• **PROBLEM DESCRIPTION**
From the passage below on smart city investment in Europe, list every figure written with the word "percent," and state what each one measures.
━━ PROVIDED PASSAGE ━━
Europe is at the crucible of smart city innovation, and yet Europeans are still yet to access the full benefits of innovative new technologies. Europe accounts for just five percent of global eBike sales, while nine-in-ten are sold in China.[ii] Around the world city authorities are installing smart lampposts at a pace, yet most of Europe’s streetlighting is old and has been in place for a quarter of a century or more.[iii] Electric cars are being touted as the answer to chronic air pollution in European cities, but last year accountants EY warned of a slowing down of eVehicle sales growth across the EU.[iv]

Europeans are hungry for change. Who could be anything but intensely depressed by the steady stream of dire warnings about cities’ toxic air and gridlocked streets? Citizens, addicted to the immediacy afforded by smartphones, expect their cities to match the slickness and immediacy that has become expected as standard in the modern digital economy. Technological barriers are constantly being broken, and citizens expect their leaders to share the same spirit of boundless innovation. They want technology put to use for the public good, making the streets much safer, less-polluted and easier to navigate.

Operating in a challenging financial environment, in which the immediate demands of funding vital public services leaves little for long-term strategic planning, city authorities are working to deliver what citizens expect of them. Tasked with dealing with a whole host of challenges from an ageing population to growing pressure on schools and hospitals, today’s city leaders face no small a task. Cities are increasingly being asked to do much more with much less.

There is a clear and pressing need to think radically when it comes to how cities use technology in the service of citizens. Directing significant capital investment to smart city technologies in the context of an increasingly tight fiscal environment is a luxury that some say European cities can’t afford. But a wealth of evidence points to the short and long-term returns open to cities that commit capital to developing urban smart city infrastructure.

Last year extensive analysis conducted by my team at EU smart cities programme Sharing Cities revealed that the European taxpayer could stand to benefit to the tune of more than €2 billion if it upgraded its ageing streetlight network with smart lampposts.[iv] These funds could be redirected away from street-lighting and put towards funding vital health and social care services.

Some 35 percent of the EU’s buildings are more than 50 years old and almost three-quarters of the building stock is energy inefficient. Retrofitting buildings with high-tech energy efficiency measures could quickly slash the EU’s total energy consumption by more than five percent – a saving equivalent to hundreds of millions of Euros annually.

Delivering targeted investment in smart city technologies represents a golden opportunity for European leaders and the people they are elected to serve. With tightening budgets, worsening congestion, and pervasive air pollution, municipalities should not pass over on the tantalising returns offered by Europe’s smart city revolution.

Nathan Pierce is Head of Smart London and Programme Director of Sharing Cities – one of 12 Horizon 2020 Smart Cities and Communities and Lighthouse Projects.
━━━
━━ INFORMATION SHOWN ━━
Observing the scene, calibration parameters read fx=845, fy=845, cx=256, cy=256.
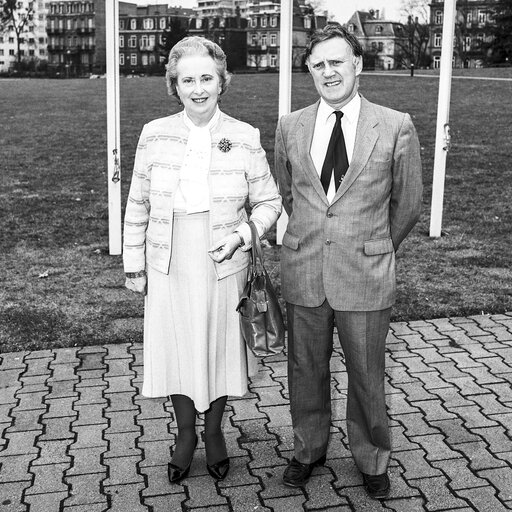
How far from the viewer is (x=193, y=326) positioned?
3910 mm

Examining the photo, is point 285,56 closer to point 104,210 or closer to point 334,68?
point 104,210

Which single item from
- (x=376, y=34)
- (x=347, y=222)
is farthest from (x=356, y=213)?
(x=376, y=34)

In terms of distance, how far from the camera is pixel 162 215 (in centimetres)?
379

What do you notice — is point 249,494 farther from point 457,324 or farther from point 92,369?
point 457,324

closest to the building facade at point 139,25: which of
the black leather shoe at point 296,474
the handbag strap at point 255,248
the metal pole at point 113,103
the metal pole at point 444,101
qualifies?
the metal pole at point 113,103

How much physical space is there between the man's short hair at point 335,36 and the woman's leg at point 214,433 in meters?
1.71

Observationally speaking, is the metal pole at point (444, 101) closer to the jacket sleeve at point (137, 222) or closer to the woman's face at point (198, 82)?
the woman's face at point (198, 82)

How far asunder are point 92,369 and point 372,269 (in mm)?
2769

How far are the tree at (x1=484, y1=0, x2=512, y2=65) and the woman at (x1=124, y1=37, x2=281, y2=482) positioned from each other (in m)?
20.6

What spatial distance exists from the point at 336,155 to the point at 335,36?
495mm

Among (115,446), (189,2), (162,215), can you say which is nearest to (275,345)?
(162,215)

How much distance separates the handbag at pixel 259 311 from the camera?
375cm

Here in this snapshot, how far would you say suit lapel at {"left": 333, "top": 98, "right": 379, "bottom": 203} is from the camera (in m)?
3.55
━━━
• **ANSWER TO THE EXERCISE**
- Five percent: Europe's share of global eBike sales.
- 35 percent: the share of the EU's buildings that are more than 50 years old.
- More than five percent: the amount by which retrofitting buildings with high-tech energy efficiency measures could cut the EU's total energy consumption.